We all receive them – those presents that do not quite match our Christmas expectations – the socks from Grandma or the out-of-date chocolates. According to Joel Waldfogel, a neo-classical economist, Christmas giving is economically inefficient. This inefficiency arises because the gift giving is done by someone other than the final consumer and so the present might not satisfy the recipient’s preferences. Waldfogel estimates that giving ‘destroys’ between 10% and 30% of the value of a gift.  His measurement of satisfaction uses economic terms and echoes the works of F W Taylor and Adam Smith, who saw humans as rational beings motivated by self-interest, that can be satisfied by monetary payment. This may explain the increasing requests for gift vouchers or well, just money, when it comes to writing those ‘must-have’ lists for the festive season.

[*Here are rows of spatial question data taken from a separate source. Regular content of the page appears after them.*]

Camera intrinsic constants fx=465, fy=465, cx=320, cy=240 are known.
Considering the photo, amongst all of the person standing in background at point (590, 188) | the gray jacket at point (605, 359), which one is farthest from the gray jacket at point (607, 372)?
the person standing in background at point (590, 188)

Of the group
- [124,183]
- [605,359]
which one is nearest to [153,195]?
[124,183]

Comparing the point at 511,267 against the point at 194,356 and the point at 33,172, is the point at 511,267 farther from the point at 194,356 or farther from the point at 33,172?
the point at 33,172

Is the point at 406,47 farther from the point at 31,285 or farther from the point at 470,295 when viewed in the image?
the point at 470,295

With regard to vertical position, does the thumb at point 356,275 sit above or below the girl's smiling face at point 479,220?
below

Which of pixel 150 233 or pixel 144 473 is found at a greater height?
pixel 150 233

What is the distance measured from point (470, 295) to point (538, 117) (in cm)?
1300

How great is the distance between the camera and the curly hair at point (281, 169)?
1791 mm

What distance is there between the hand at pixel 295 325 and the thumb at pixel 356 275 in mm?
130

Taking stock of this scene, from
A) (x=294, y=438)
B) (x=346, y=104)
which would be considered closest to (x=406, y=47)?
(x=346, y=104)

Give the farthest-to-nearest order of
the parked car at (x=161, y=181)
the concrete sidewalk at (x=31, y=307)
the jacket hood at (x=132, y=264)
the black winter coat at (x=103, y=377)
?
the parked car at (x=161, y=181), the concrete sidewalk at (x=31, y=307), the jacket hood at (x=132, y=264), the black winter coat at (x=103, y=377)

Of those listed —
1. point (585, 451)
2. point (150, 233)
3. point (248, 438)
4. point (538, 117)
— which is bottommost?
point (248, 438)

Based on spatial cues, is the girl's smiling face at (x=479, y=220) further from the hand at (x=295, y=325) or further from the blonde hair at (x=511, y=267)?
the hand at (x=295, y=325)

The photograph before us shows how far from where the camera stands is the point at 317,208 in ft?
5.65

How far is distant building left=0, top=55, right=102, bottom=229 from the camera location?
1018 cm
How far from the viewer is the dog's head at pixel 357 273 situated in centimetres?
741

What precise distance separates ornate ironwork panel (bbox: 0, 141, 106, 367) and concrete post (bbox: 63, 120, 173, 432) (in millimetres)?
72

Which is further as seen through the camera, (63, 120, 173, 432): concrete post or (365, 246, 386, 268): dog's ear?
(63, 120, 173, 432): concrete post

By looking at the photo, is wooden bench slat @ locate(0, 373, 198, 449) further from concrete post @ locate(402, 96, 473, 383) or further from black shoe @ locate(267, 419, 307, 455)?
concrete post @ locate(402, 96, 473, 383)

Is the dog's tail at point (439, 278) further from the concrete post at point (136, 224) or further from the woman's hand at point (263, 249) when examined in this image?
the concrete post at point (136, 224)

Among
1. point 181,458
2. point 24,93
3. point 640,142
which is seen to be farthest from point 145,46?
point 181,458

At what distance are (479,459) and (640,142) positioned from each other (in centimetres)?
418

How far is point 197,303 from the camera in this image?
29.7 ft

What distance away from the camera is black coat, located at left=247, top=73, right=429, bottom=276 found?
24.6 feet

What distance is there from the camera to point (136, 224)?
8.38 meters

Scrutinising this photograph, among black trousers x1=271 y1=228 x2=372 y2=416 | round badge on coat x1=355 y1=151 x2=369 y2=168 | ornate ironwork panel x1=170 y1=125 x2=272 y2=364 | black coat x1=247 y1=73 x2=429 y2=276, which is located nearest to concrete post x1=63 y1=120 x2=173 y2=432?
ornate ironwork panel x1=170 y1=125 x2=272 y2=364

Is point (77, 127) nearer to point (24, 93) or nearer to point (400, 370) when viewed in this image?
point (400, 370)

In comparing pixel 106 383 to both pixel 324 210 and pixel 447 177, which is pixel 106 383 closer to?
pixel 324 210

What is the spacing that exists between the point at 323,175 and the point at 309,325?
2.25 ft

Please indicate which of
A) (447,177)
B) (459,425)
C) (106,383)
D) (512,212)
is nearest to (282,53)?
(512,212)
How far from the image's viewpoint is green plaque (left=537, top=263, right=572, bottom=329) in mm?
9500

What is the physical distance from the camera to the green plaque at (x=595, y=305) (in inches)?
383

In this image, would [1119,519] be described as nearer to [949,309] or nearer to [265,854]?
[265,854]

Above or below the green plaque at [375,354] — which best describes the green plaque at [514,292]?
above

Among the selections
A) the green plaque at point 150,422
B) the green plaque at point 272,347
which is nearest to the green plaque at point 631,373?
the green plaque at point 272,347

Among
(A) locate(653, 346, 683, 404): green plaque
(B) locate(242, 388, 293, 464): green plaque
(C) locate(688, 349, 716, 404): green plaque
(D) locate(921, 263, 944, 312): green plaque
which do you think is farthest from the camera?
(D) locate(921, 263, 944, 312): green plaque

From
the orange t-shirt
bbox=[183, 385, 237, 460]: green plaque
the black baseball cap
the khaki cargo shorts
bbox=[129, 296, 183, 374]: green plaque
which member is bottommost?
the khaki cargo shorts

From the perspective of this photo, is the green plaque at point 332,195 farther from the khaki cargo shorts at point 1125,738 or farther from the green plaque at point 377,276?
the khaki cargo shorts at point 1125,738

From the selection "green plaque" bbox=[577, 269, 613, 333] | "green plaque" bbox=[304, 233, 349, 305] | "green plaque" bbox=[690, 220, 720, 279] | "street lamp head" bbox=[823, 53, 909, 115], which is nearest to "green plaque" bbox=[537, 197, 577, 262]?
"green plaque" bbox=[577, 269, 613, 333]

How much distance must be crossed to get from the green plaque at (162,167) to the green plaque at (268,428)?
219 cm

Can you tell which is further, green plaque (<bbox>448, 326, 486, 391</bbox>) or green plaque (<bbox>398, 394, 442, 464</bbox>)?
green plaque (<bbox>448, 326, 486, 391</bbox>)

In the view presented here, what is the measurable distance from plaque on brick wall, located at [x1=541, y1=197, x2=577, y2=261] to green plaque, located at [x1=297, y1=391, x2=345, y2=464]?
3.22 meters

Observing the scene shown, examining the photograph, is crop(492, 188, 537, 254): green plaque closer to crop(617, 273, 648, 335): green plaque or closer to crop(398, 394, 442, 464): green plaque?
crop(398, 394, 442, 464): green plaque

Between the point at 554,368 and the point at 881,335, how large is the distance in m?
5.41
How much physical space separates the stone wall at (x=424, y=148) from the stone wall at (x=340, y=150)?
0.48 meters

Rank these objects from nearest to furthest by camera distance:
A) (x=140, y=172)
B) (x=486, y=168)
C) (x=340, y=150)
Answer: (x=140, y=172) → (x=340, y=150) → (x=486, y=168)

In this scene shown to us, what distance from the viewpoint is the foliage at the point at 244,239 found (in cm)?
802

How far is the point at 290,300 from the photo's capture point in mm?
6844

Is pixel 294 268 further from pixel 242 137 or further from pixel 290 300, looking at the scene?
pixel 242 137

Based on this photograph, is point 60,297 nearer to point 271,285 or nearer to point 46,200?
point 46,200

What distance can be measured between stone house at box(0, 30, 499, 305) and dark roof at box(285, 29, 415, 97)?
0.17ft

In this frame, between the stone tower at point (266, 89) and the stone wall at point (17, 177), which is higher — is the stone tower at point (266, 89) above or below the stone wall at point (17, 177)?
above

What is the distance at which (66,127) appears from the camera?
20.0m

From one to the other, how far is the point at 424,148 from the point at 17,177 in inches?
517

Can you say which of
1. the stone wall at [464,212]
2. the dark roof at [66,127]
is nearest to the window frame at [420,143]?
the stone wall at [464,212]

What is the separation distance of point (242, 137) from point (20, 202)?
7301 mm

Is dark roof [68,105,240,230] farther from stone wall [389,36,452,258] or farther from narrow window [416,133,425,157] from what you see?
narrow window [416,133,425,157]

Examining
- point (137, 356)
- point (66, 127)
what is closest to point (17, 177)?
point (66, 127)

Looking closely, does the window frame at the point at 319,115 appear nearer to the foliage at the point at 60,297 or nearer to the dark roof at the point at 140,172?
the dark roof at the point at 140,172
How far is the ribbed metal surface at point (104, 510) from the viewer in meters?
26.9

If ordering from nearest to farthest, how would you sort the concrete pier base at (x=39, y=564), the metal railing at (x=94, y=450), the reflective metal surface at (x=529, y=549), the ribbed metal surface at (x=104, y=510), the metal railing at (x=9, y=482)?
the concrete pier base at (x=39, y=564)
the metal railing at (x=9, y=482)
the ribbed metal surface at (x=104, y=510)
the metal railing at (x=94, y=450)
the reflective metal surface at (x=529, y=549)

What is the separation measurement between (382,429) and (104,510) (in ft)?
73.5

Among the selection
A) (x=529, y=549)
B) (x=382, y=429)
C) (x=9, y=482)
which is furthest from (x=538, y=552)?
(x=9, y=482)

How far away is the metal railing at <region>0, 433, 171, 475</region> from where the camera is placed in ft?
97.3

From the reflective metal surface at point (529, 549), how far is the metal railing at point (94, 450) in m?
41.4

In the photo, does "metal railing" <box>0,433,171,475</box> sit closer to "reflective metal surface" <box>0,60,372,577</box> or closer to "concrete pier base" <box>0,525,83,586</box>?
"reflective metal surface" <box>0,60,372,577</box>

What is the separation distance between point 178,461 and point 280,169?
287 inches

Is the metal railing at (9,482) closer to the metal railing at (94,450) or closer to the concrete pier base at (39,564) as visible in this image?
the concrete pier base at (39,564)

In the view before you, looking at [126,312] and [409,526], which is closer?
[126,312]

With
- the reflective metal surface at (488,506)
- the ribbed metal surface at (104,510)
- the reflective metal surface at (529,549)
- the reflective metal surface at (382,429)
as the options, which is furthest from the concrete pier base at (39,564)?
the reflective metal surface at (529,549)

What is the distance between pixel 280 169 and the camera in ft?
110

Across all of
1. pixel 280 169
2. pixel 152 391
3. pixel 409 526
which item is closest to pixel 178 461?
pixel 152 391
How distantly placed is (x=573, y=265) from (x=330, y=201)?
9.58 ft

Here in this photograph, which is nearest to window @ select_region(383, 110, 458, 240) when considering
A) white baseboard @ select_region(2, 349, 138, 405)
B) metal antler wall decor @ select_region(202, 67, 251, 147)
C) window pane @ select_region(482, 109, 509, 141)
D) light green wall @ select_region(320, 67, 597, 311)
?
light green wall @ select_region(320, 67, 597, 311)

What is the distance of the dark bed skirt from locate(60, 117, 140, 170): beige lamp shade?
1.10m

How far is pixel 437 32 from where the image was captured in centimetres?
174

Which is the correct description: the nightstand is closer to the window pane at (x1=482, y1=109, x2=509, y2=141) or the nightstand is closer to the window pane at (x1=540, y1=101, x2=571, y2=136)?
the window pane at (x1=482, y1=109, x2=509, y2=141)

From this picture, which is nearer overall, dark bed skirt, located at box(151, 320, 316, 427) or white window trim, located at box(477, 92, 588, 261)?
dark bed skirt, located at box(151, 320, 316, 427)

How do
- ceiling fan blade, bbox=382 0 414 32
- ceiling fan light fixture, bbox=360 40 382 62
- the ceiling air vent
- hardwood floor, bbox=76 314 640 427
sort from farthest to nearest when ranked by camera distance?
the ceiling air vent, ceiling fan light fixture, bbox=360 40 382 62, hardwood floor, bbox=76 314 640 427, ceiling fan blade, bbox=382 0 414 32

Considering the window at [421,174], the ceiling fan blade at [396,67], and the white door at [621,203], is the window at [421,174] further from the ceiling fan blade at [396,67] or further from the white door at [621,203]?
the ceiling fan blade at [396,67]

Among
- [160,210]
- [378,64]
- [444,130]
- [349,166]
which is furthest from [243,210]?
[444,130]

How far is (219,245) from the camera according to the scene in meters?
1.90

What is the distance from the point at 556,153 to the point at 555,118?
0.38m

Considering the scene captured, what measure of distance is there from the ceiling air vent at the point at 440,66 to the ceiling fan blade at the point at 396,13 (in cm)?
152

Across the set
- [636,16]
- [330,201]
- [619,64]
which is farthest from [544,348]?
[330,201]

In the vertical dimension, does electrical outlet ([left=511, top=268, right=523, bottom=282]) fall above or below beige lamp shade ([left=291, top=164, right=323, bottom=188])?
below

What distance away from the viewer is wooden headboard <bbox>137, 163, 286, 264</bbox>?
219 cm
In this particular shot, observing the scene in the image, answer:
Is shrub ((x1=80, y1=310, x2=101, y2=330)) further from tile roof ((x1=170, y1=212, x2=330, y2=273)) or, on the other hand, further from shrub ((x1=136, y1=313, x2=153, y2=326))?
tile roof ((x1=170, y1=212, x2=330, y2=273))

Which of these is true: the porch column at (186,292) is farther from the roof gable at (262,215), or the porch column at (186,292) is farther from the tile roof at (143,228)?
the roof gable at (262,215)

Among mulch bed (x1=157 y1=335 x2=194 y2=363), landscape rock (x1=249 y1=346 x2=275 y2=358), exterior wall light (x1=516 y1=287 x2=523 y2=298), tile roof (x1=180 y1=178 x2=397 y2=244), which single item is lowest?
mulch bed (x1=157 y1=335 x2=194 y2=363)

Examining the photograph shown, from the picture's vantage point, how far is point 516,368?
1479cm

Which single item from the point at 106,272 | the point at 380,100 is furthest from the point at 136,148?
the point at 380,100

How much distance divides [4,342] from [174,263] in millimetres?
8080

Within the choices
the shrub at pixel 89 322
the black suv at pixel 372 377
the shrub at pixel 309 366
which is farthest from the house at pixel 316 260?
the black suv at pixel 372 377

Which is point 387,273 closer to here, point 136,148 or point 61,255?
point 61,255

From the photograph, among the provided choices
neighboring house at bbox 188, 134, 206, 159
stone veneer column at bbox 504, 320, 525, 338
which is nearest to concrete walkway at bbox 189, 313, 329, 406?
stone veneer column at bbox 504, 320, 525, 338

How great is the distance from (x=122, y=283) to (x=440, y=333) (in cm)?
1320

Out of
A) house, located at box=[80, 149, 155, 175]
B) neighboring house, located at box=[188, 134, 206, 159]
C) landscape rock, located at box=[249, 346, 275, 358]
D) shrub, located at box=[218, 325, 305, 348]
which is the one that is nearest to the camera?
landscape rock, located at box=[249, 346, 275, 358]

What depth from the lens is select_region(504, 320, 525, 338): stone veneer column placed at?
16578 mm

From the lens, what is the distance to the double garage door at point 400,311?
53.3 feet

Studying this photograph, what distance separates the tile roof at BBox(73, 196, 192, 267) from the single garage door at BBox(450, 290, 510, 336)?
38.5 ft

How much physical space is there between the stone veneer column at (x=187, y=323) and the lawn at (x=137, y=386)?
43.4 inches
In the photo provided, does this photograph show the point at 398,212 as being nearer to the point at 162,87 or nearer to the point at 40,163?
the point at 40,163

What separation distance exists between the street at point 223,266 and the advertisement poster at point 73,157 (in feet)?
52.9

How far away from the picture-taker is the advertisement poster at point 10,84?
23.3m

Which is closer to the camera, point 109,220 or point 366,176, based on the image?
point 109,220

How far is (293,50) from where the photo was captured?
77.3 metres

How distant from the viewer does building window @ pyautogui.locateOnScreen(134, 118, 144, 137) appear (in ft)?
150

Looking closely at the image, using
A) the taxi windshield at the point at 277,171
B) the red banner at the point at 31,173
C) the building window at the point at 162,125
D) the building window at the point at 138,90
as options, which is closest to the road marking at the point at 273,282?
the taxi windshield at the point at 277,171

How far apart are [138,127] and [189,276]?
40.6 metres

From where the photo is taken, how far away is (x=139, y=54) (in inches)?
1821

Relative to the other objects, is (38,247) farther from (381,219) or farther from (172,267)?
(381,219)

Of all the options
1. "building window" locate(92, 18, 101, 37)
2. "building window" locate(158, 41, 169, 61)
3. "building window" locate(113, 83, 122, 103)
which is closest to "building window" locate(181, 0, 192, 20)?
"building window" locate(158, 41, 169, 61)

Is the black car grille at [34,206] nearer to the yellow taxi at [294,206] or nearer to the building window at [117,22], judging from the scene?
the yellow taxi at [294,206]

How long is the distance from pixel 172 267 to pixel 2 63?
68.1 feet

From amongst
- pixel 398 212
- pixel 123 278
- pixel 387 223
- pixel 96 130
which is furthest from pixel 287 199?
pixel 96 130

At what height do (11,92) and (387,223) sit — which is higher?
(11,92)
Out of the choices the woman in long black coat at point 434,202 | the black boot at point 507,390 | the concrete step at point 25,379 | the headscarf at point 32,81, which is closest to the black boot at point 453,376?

However, in his article in The Conversation, Kevin Albertson maintains that when measuring the value of gifts Waldfogel fails to consider how much value is added, even to a simple pair of socks, by the fondness with which the gift is given. Albertson draws on the work of Abraham Maslow and his Hierarchy of Needs, who believed that human beings have internal needs and motivations, which are not satisfied solely by self-interest, but also by higher goals, such as self-actualisation. In other words, on Christmas day, although we may not desire the socks we receive, or respect their economic value, we can understand that the gift was given with affection, which provides additional satisfaction. Albertson also points to behavioural economists who show that tolerating, even encouraging, greed is likely to lead to an increase in amoral behaviour while generous people who are more likely to be happy. Financial self-interest, may be a motivator in the field of business, but if we promote a solely mercenary focus in human interactions, such as present giving, we risk crowding out higher and more satisfying motivations.

Happy Christmas. Enjoy the receiving, but also the giving!